The issue of information security has acquired unique importance by developing computers and 
expanding their use in distinct fields of life and work. The concept of the hidden exchange of information is 
one of the concerns in the field of information security. Different techniques have been used for this purpose 
including cryptography, steganography and coding. Steganography is one of the methods which have 
attracted more attention during the recent years [1]. In steganography, the data is embedded in a cover media, 
so the existence of the secret information will be difficult to see [2]. The steganography's primary objective is 
to make the concealed information undetectable by humans or machines [3]. Steganography can be assumed 
as fail if there is hidden data that can be detected, even the hidden data is not recovered. 

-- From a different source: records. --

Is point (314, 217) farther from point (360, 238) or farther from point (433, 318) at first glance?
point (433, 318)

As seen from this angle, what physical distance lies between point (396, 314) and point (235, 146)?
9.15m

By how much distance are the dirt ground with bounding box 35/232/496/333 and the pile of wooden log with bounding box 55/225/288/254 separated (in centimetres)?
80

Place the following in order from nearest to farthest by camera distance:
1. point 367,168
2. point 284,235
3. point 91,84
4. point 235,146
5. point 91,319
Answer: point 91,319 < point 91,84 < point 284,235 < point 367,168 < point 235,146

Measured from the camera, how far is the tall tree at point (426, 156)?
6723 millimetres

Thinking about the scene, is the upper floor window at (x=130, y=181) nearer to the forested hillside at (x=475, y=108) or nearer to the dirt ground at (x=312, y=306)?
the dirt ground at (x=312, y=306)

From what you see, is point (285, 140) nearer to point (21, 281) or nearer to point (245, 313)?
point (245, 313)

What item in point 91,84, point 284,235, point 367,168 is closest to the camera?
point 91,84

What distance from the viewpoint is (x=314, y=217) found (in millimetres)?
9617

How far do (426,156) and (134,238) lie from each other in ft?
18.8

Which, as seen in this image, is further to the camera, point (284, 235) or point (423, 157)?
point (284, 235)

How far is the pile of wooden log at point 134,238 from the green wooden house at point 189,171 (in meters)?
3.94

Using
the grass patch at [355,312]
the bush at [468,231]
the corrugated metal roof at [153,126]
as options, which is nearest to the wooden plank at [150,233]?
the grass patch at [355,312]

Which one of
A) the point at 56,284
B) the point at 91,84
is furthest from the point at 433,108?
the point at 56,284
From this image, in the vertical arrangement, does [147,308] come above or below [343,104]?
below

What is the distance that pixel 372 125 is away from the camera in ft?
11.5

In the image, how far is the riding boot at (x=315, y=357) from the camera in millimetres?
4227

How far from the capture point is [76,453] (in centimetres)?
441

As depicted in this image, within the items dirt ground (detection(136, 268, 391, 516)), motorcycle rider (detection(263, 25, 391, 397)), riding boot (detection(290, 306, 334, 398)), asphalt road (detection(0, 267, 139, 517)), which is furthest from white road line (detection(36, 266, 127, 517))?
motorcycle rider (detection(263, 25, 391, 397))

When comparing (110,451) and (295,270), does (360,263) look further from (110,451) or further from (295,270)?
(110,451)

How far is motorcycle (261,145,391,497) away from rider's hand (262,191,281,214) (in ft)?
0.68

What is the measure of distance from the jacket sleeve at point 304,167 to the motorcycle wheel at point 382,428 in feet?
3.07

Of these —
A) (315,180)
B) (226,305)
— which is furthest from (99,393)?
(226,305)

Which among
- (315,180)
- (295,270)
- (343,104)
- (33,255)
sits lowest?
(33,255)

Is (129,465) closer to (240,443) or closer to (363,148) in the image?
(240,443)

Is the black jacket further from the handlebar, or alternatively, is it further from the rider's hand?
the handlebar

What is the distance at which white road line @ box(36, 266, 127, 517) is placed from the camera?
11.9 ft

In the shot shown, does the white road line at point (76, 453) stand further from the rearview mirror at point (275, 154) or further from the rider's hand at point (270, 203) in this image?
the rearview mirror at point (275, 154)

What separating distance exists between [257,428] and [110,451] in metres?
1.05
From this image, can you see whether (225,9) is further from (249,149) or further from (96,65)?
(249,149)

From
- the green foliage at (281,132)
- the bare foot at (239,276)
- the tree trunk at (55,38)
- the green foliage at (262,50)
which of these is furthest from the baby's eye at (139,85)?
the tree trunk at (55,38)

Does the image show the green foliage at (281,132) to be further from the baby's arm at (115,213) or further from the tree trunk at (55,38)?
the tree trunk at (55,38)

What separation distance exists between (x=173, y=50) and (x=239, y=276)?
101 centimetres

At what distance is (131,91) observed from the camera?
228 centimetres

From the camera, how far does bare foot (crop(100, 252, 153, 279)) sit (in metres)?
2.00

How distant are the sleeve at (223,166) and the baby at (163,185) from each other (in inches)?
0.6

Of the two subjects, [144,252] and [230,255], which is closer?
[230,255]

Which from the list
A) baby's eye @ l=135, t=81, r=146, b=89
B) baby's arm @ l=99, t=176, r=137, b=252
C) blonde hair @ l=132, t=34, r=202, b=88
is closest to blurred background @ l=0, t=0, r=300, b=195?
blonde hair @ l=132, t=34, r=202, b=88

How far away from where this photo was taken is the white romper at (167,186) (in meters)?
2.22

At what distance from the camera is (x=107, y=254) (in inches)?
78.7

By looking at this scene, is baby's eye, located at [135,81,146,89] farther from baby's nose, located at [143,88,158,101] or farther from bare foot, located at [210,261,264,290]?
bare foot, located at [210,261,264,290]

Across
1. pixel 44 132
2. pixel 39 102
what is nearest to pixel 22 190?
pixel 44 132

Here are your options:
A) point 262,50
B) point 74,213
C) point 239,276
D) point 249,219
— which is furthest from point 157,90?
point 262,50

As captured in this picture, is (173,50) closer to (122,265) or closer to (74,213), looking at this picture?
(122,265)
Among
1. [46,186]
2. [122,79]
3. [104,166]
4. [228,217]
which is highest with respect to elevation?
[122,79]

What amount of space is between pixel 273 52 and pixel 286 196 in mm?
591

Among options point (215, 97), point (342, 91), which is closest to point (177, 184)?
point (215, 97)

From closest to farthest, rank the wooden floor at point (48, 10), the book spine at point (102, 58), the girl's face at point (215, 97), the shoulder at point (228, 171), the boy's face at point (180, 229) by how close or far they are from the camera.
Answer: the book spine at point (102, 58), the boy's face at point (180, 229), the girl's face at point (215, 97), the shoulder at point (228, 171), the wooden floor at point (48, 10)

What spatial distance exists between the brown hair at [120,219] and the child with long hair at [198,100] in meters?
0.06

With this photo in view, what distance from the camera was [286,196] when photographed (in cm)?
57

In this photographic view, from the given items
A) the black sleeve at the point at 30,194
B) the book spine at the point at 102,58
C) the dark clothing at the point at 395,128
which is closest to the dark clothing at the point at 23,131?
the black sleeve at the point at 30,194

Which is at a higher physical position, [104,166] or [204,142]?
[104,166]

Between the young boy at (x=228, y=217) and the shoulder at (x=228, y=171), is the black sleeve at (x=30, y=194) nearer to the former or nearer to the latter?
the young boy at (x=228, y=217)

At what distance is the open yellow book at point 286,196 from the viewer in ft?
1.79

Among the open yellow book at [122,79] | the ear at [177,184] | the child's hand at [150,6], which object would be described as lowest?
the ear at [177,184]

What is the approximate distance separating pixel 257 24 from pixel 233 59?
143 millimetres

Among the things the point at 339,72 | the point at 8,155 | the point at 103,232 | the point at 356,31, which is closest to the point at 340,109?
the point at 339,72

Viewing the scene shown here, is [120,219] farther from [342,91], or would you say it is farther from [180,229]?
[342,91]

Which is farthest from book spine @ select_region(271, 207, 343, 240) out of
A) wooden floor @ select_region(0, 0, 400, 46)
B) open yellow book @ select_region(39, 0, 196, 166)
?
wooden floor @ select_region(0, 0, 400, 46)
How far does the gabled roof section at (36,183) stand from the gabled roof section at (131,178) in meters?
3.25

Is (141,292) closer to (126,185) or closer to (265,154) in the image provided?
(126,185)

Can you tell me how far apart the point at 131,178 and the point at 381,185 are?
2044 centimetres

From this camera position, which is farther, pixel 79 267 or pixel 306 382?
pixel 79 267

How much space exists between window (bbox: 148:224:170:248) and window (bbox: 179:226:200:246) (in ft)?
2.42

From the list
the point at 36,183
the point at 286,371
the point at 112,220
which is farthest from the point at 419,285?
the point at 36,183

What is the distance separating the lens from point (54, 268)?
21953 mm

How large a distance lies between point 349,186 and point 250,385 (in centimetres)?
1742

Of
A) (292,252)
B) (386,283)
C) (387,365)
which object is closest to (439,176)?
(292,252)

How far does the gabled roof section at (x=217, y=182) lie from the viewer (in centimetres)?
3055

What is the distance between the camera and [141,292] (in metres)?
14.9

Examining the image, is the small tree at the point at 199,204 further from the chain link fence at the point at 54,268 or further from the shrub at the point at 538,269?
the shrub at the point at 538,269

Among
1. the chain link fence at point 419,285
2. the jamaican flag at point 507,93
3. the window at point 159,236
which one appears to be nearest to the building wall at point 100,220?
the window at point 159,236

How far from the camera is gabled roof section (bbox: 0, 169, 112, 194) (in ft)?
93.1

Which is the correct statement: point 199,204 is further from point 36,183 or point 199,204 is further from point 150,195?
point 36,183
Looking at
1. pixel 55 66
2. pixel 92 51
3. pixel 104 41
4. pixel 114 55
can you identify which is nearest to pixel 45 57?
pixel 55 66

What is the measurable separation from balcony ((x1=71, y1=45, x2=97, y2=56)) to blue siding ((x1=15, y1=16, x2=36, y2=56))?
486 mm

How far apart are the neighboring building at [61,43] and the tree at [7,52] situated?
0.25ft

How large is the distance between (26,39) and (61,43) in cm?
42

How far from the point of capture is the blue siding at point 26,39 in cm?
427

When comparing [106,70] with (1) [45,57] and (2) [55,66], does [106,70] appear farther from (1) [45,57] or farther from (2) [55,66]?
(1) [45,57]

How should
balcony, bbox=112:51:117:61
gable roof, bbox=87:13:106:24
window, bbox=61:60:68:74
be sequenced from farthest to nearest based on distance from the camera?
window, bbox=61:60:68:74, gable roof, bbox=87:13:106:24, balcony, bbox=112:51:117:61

The implementation of steganography can be divided to a number of mediums. Text, images [4], 
audio [5] and even video [6] are all commonly used as carrier for secret messages. Text steganography has 
received less attention in recent years, this 1s due to lower capacity to hide information that is associated with 
it. Text steganography embed the secret message in the medium of the plain text files so that the third party is 
unable to detect the existence of message [7]. However, steganography in the text domain is the hardest 
techniques compared to image and audio file due to lack of redundant data in the text file [8]. 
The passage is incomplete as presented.